Perhaps it's no accident that Stevenson is the author of "The Strange Case of Dr. Jekyll and Mr. Hyde," about a kindly doctor whose evil alter-ego makes its presence known.
More than once, the duality of man is seen in Silver and it's seen vividly in Thackaberry's portrayal. We get a taste of Silver's bad side at the end of act one, when the actor's voice lowers to a menacing quality.
Poor Hawkins, who, as played by Colin Wulff, looks older then the lad of about 14. But Wulff, in a multi-faceted portrayal, convincingly captures Hawkins' impulsive nature, happy, adventure-loving personality, bravery, contemplative moments and sincerity. His growth into a mature person is seamless.
Playwright/adapter Ludwig finds a nice balance between action and dialogue as well as the "loving villain" aspect of the pirates and their frightening demeanor.
He's kept "Treasure Island" as a memory tale, having Hawkins narrate parts of the story in flashback.
In this production, director Paul Moser finds the fast-paced danger and adventure, but also finds the quieter, thoughtful moments. Those include Hawkins narration, during which Wulff stands apart from the action, the lights dim and the actor's shadow is cast against the wall, reinforcing the memory aspect.

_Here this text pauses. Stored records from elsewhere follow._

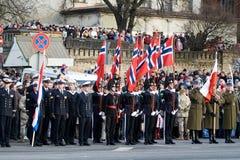 ståtar den militära norrmannen för guardheder Fotografering för Bildbyråer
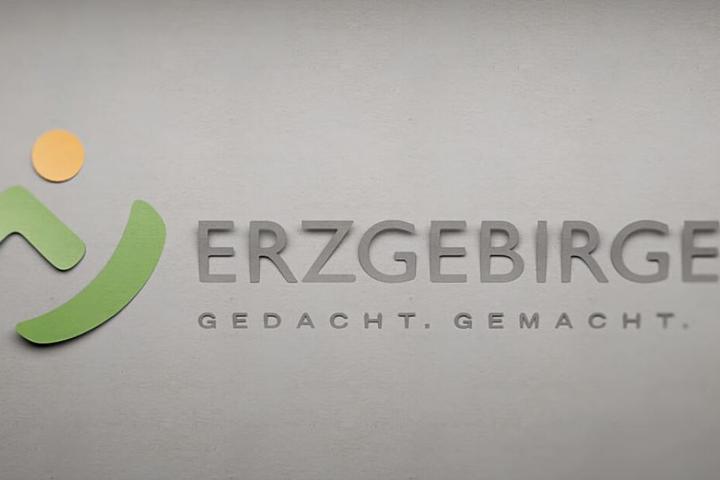 """""""Gemacht - gedacht"""" - mit diesem Slogan endet der Werbefilm aus dem Erzgebirge."""
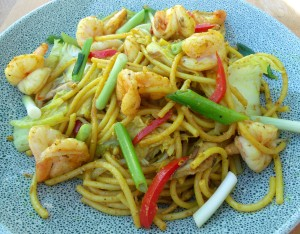 Curried Pasta With Shrimp, Mushrooms, Veggies And Egg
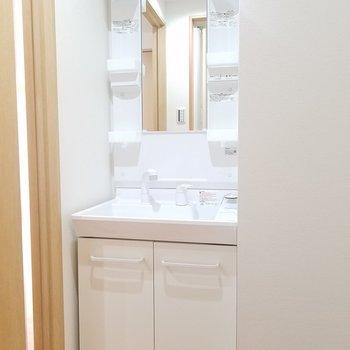脱衣所には洗面台。※写真は2階の同間取りのものです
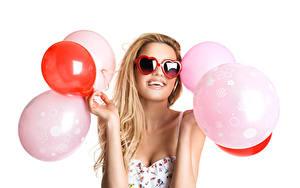 Картинки Белый фон Блондинки Очках Счастливые Воздушный шарик Руки Сердце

Flickering lights and foreboding sound effects lend the production a dark, danger-filled quality. However, lighting designer Jeremy K. Benjamin could use colors more effectively. White lighting during a battle scene or the use of blue during intense moments are questionable choices.
What's unquestionable is Ludwig's incorporation of Shakespeare.
Yes, he loves the Bard, as evidenced by his book "Teaching Children Shakespeare," which encourages parents to expose their children to the great writer and poet at an early age so they'll be able to quote his wisdom their whole life long.
But in this adaptation, Hawkins and Silver quote Shakespeare's lines during intimate moments, creating a father-son like bond.
Shakespeare's tales include adventure and those set on or near the sea ("The Tempest," for instance), so pairing the Bard with an 18th century tempestuous pirate tale makes sense.
And at one point, Hawkins says he feels a connection with his father's ghost, as though the late man, who in Ludwig's adaptation also loved Shakespeare, were speaking "Hamlet's" lines to him.
Finally, Shakespearean actors often play multiple roles, and so do this production's actors.
David Bugher, whose commendable work I've seen before, is unrecognizable as a bullying, menacing Captain Flint and a high-energy, wide-eyed, optimistic Squire Trelawney.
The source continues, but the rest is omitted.